My 10 yd pin was pretty much good out to 25yd, and just a hair low at 35 yds. These shoot much flatter


Anyway that's beside my point. Now I have about a mismatched set of a dozen or so carbon arrows, and a closet full of mismatched old carbons and a few aluminums. Does anyone have any creative uses for old arrows? I'll probably keep a few for practice etc. I've made a few into pens in the past, which turn out kind of cool for the office, or gifts, but other than that, they'll just sit in my basement.

Does anyone need extras, or have a creative use?


----------



## Bigun (Jun 20, 2006)

Your 10yd pin is high at 20 because of sight parallax. Your line of sight is not the same as the arrows line of flight. This becomes more evident the closer the distance between bow and target. Basically the arrow at 10 yds doesn't have enough drop to account for the offset between line of sight and line of flight. Remeber the arrow travels in an arc from the time it leaves the bow. So to set a 10yd pin with faster bows you have to set the pin on the arrows climb across the line of sight instead of when the arrow falls back across the line of sight like at farther distances.

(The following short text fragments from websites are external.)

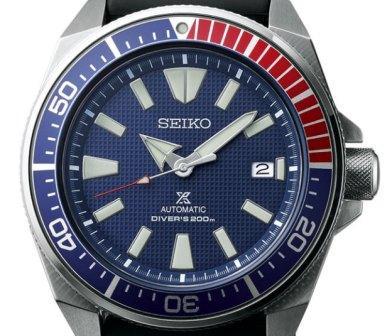 Seiko Prospex Samurai modelo SRPB53K1EST + KATANA - Información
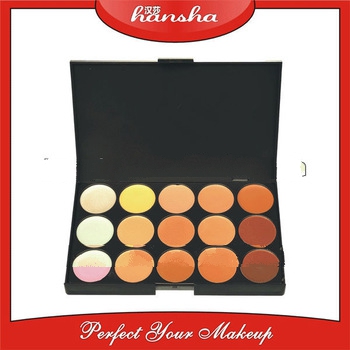 15 colors concealer palette color cosmetic P15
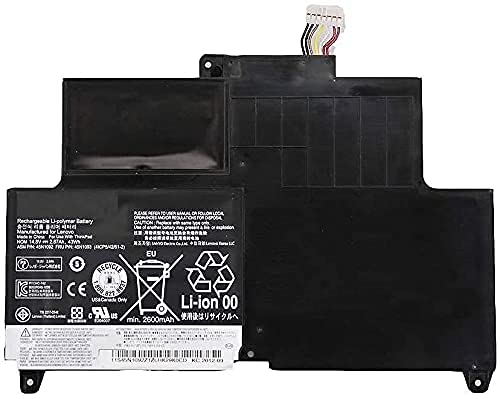 Vhbw Batteria Compatibile Per Lenovo ThinkPad S230u Twist – 2800mAh, 14.8V, Li-Poly – Sostituisce 45N1092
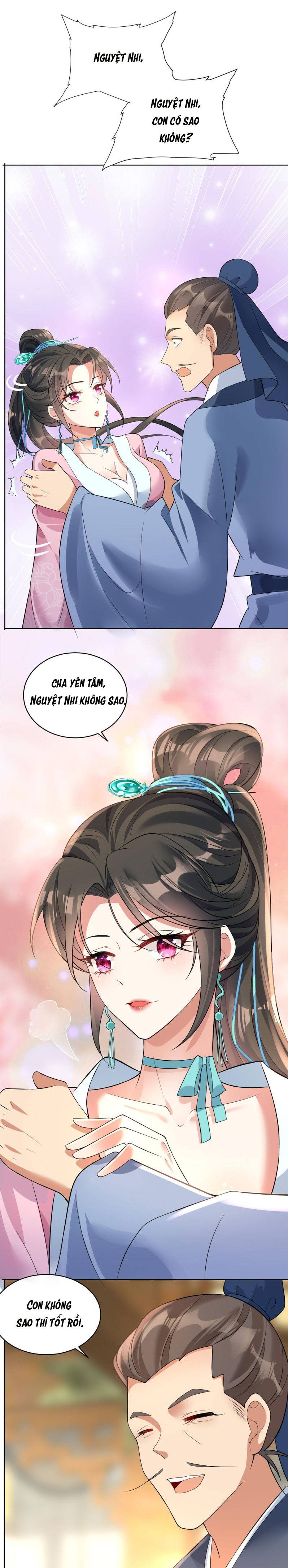 Trùng Sinh : Các Hoàng Tử Đòi Cưới Ta - Chap 4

As far as your old arrows. Check with local boy scout troops. I know the troops that i have taught archery too are always buying arrows to make up 
for the ones that are lost teaching the kids to shoot. Also I have given some to buddies in the past to use for stakes for their turkey decoys etc. 

Outdoor Hub mobile, the outdoor information engine


----------



## P-NUT (May 17, 2009)

I have used sections of old aluminum arrows in a pinch as a spile when tapping maple trees. Works pretty well but can be difficult to remove at the end of sugaring season.


----------



## Hunt&fish4life (Dec 28, 2011)

I have a buddy that has a lamp he made out of a arrow shaft . He had a small 8 pt that he drilled a hole in the skull and put the arrow threw and mounted it to a plaque and put a lamp on the other end. Really cool.


----------



## ezbite (May 25, 2006)

Keep them and hunt frogs with them.


----------



## hopintocash2 (Aug 14, 2011)

i found that 22 shells fit nicely in my old crossbow bolts, i cut them off just long enough for 15 rounds. makes reloading my 22 real fast and easy.


----------



## center pin daddy (Apr 15, 2004)

Old arrows also make great pepper plant stakes for the garden.


----------



## wave warrior (Oct 2, 2005)

cut off the tip and hot-glue a large treble hook in it...makes a great icefishing gaff!!!


----------



## JoeFish (Apr 2, 2011)

couple guys at work put them on their antenna of their truck, with some tape or heat shrink at the bottom to hold it on. Looks pretty cool.


----------



## wave warrior (Oct 2, 2005)

JoeFish said:


> couple guys at work put them on their antenna of their truck, with some tape or heat shrink at the bottom to hold it on. Looks pretty cool.


i might steal that one!!!


----------



## ironman172 (Apr 12, 2009)

wave warrior said:


> cut off the tip and hot-glue a large treble hook in it...makes a great icefishing gaff!!!


Broken fishing rod makes a good one too...and you have a handle for it too


----------



## Huntinbull (Apr 10, 2004)

I have used old aluminum arrows to make bird or pigeon traps. The arrows are used for the gate. Basically a live-trap like a box with a one way gate.


----------



## sam kegg (Jun 23, 2007)

look great on truck attenna


----------



## MuskieManOhio (Jun 29, 2008)

I might have to try the gaff thing for ice fishing! lol As for the antenna thing all my buddies have them on their truck (Bunch of ******* f$%^s) oh wait who am I kidding I have one on my truck


----------



## RichsFishin (Nov 4, 2007)

I gave my nephew 11 alun. arrows and one for me as for an antenna on my Explorer. My inlaws love it when im driving down there long drive blasting Hank Williams
or Johnie Cash......................Rich


----------



## MikeC (Jun 26, 2005)

They make great garden hose guides so you don't break your plants pulling the hose to and fro, lol.


----------



## Finn03 (Sep 19, 2008)

Now that seems more like my style...


----------